Professor Robert Thomas tells the FHT about a natural balm that protects patients’ nails during chemotherapy
I was delighted to announce the recent findings of a UK study at the prestigious American Society of Clinical Oncology annual meeting, held in Chicago between 2 and 6 June 2017. The results of this government-backed study clearly demonstrate that a balm containing polyphenol-rich bases and essential oils can significantly reduce chemotherapy-induced nail damage and improve nail-related quality of life in cancer patients.
Background to the study
Our nails are produced by living stem cells and, as these cells divide rapidly, they are especially susceptible to chemotherapy (Delaquis et al, 2002).
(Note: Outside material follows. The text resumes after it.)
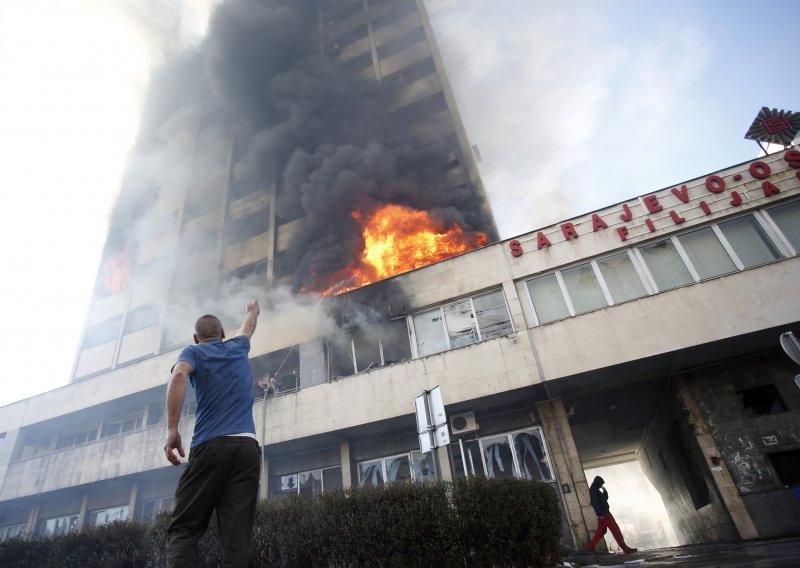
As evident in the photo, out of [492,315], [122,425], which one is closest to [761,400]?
[492,315]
Chemotherapy drugs – which kill rapidly dividing cancer cells – cannot distinguish between cancer stem cells and other rapidly dividing stem cells. Consequently, a common side-effect of chemotherapy is nail disfiguration, especially following regimens containing taxanes, often used in the treatment of breast, prostate and lung cancer (Minisini et al, 2003). The type and severity of damage varies, but most intravenous (injected) regimens can cause ridges in the nails – called Beau’s lines – which correspond to the timings of chemotherapy treatment.
More pronounced chemotherapy nail damage leads to discolouration, brittle nails, acute paronychia (a soft tissue infection around the nail bed), onycholysis (loosening or separation of the nail from the nail bed) and sometimes even
complete loss of the nail. This damage is often unsightly and can contribute to body image issues during chemotherapy (Smith-Palmer et al, 2002).
More serious consequences include pain and secondary, systemic infection. The latter is a particular concern for cancer patients who have low levels of neutrophils, which are a type of white blood cell that fights infection.
It is believed that chemotherapy also damages the nails because of the drugs’ anti-angiogenetic properties (Ding and Thomas, 2010; Wasner et al, 2002; Battegay, 1995). An anti-angiogenetic drug stops cancers from growing blood
vessels, which slows cancer growth and can shrink tumours. If blood supply to the nail stem cells is impacted in the same way, this can cause the nails to separate from the nail bed, causing pain, and secondary bacterial and fungal infections (Ding and Thomas, 2010; Wasner et al, 2002; Battegay, 1995).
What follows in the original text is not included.